In today’s society and eating environment, good nutrition is something that sadly must be learned. We need to ensure, that the school policies and the whole school environment encourage physical activity, and ensure students meals in pleasant sociable environments as well as providing psychosocial support (23). In my opinion, by making unhealthy food less accessible in schools cafeterias by simply taking it off the menu, not only adding healthier choices, but removing unhealthy choices, you would be able to influence healthier eating behavior. True support within the school environment such as increasing the amount of physical activity scheduled into the school day, and serving a healthier diet in the school cafeteria is needed now (19,23). Parents and children have to feel that their choice of a healthier lifestyle is being supported in schools, where children spend a good part of their childhood hours. Parents need to understand, that they are teachers too, children models what they see, not what they are told and the society needs to build support and awareness for parents (28).

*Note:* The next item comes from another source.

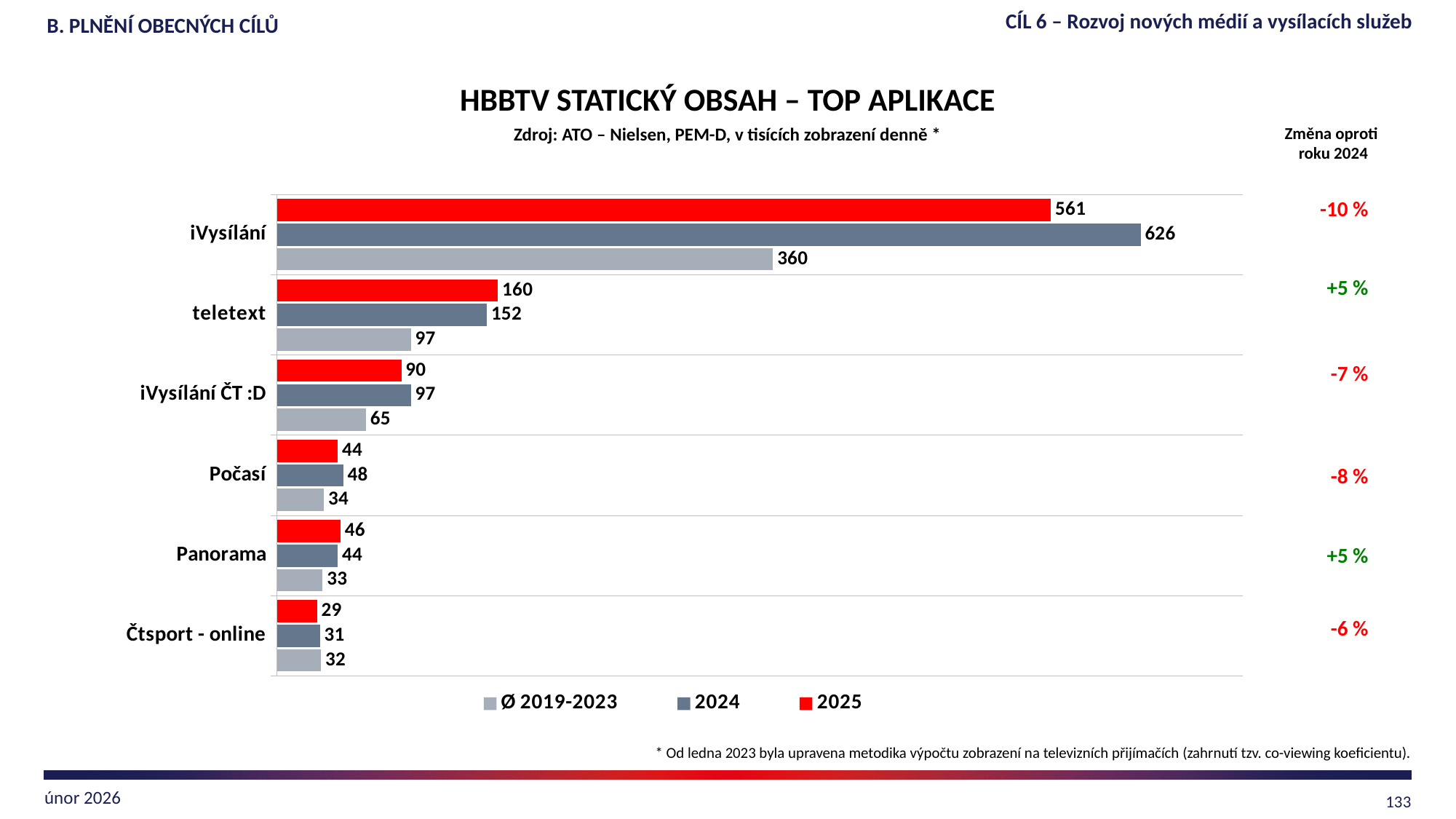
Which colour represents the 2025 series in the legend? red What kind of chart is shown on the slide? bar chart What is the 2025 value for iVysílání? 561 What is the difference between the 2025 and Ø 2019-2023 values for teletext? 63 What is the 2024 value for teletext? 152 How many series does the legend list? 3 Which is larger for Panorama: the 2024 value or the 2025 value? 2025 What is the Ø 2019-2023 value for Počasí? 34 What is the difference between the 2024 and 2025 values for iVysílání? 65 Which category has the lowest 2025 value? Čtsport - online Which category has the highest 2024 value? iVysílání How many categories are shown on the chart? 6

There will always be a political/economic context that will affect what people do, and especially what they can or cannot do (25). The food environment we live in is toxic, the influences of the food industry is massive in the obesity epidemic that is currently a reality in the U.S. (24). One of the problems public health advocates faces in the U.S. is the highly individualistic mentality in the society, and as a result of that, individuals are assumed to have sole responsibility for their choices. The level of individualism is why so many people object to proposals to changes in the food environment, i.e cafeteria lunches, and children’s access to unhealthy food in vending machines, they do not like to be told what they can or cannot eat (24,27). But changes in the food environment are necessary to influence lifestyle changes.

Conclusion

There is very modest effectiveness of programs aimed at individual behavioral change to prevent childhood obesity, which is why a paradigm shift at societal and political/governmental level is needed, in order to see any significant changes towards lifestyle changes. On governmental level politicians needs to realize that changes in the food environment is necessary. Public health workers have to be realistic in their planning of interventions and create a realistic frame for the work. Select from different factors and decide what to focus on in the light of resources, as public health does not have unlimited resources or time, so you have to pick your battles. The battle against childhood obesity is a complicated multi factual battle that will need a multilevel approach. Not only schools have responsibility, but parents, family physicians, community and government all have to contribute. Intervention using BMI report cards in schools is flawed in different ways. An approach focusing on providing tools to help boosting children’s self-efficacy, decrease the risk of negative labeling, and support healthy lifestyle by moving focus away from body size, is in my opinion a superior approach. By the use of social cognitive theory as part of a frame of an approach, you would be able to focus on self-efficacy as a key component, and reduce the risk of leaving parents without tools to support their children. By focusing on a healthier life style for all, you would reduce the risk of labelling some children as fat. By assessing all children, and meet with all families to offer counselling in healthy lifestyle and possible behavioral changes, you would create a possibility not only for overweight children at risk, but all children equally. It is my strong belief that the mindset of thinking convenient, easy, automatic, effortless and free “the American way of life” needs to be challenged and changed if any intervention shall stand any chance in the battle against childhood obesity in the U.S.